### [Dataset]
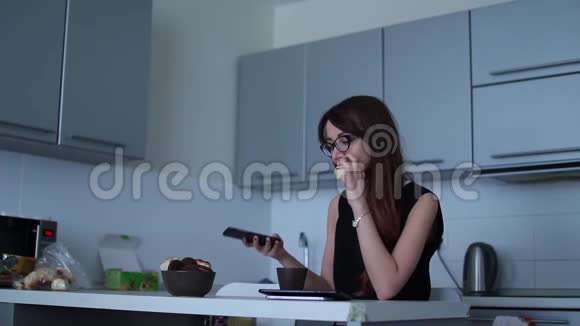 有魅力的年轻女性使用智能手机在厨房吃饭视频的预览图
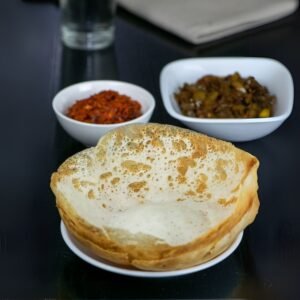 Traditional Sri Lankan hoppers with side curries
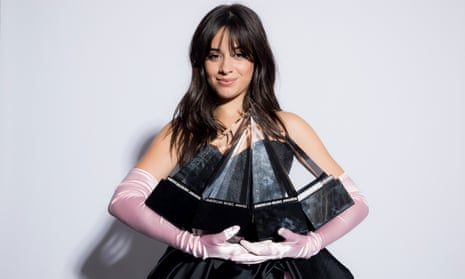 Camila Cabello holds her four American Music Awards.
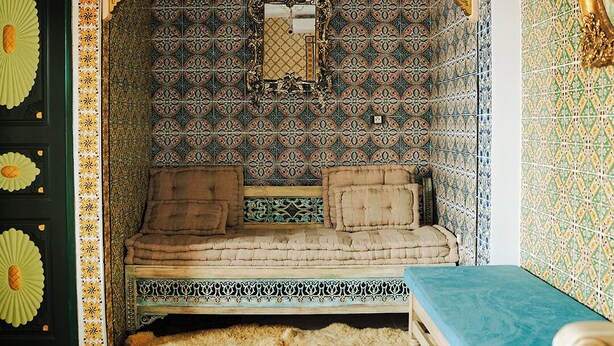 A room with a patterned tile wall, a sofa, a bench, and a small table. - Bit HSAN :Original guestroom (Mahdia)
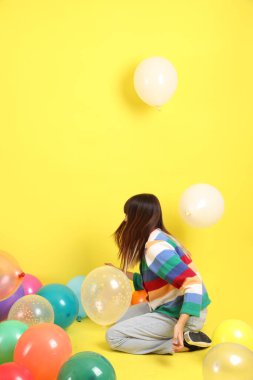 Renkli kışlık elbiseler giyen Asyalı bir kadın. Renkli balonla oynama jesti. Sarı balonla izole edilmiş. Gen Z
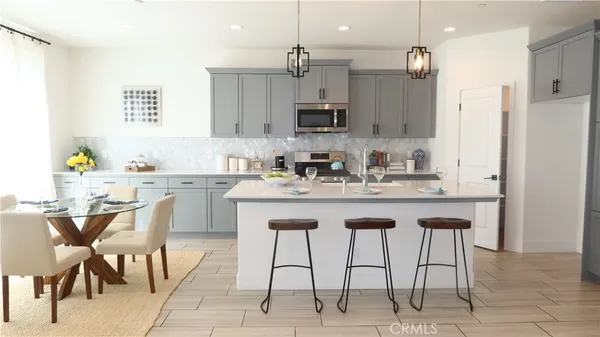 a kitchen with stainless steel appliances kitchen island granite countertop a sink a stove a dining table and chairs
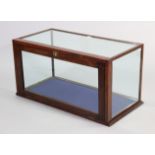 An early 20th century beech-frame table-top display cabinet enclosed by a fall-front door to the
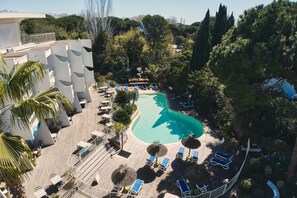 A resort with a swimming pool, lounge chairs, and a wooden deck. - Hôtel Le Quetzal (La Grande-Motte)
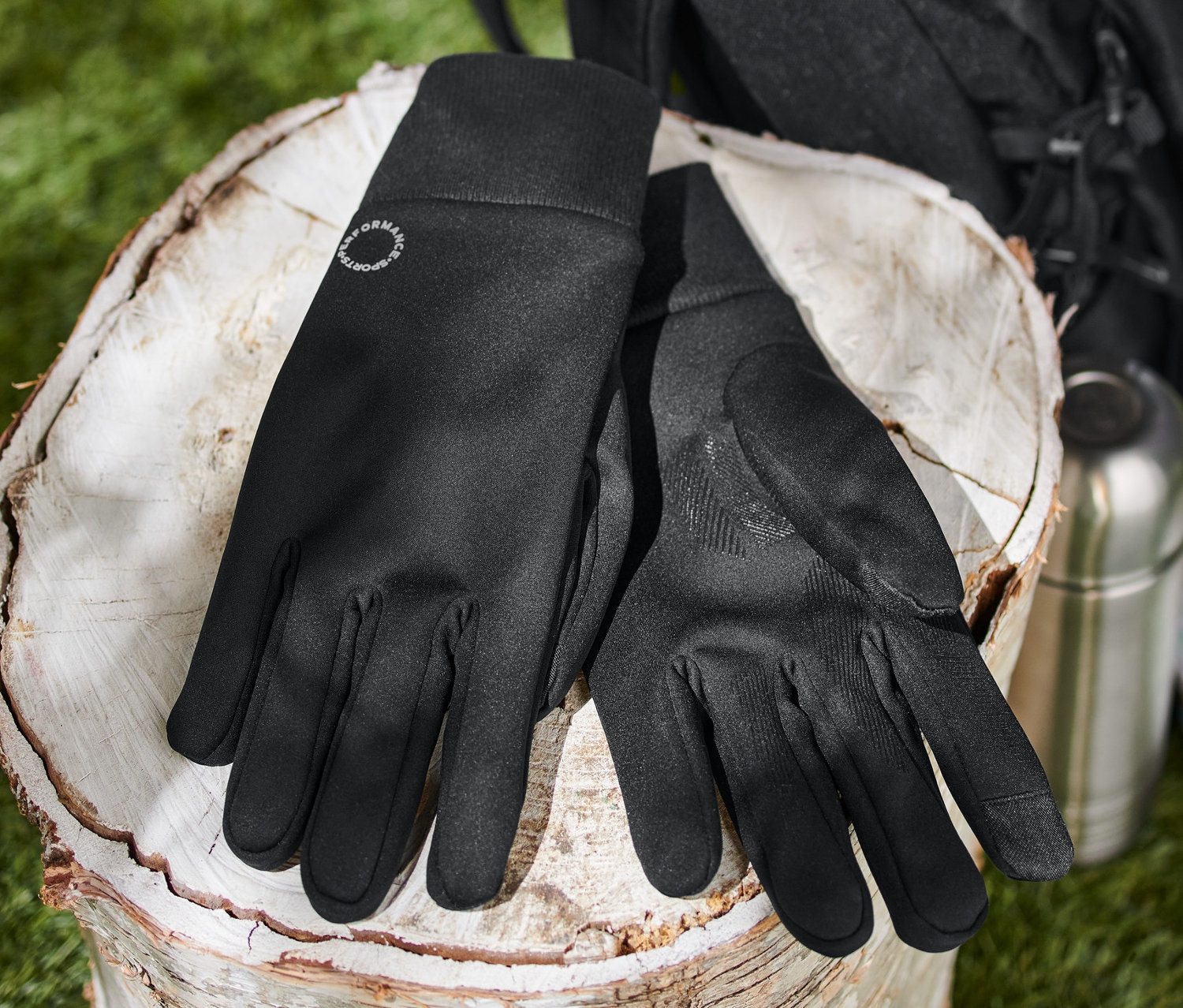 Des gants coupe-vent noirs sont posés sur une souche d'arbre à côté d'une thermos, d'une carte et d'un sac à dos.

### [Task instructions]
Skip the pictures and transcribe the rest of the records exactly.

### [Answer to this exercise]
 有魅力的年轻女性使用智能手机在厨房吃饭视频的预览图
 Traditional Sri Lankan hoppers with side curries
 Camila Cabello holds her four American Music Awards.
 A room with a patterned tile wall, a sofa, a bench, and a small table. - Bit HSAN :Original guestroom (Mahdia)
 Renkli kışlık elbiseler giyen Asyalı bir kadın. Renkli balonla oynama jesti. Sarı balonla izole edilmiş. Gen Z
 a kitchen with stainless steel appliances kitchen island granite countertop a sink a stove a dining table and chairs
 An early 20th century beech-frame table-top display cabinet enclosed by a fall-front door to the
 A resort with a swimming pool, lounge chairs, and a wooden deck. - Hôtel Le Quetzal (La Grande-Motte)
 Des gants coupe-vent noirs sont posés sur une souche d'arbre à côté d'une thermos, d'une carte et d'un sac à dos.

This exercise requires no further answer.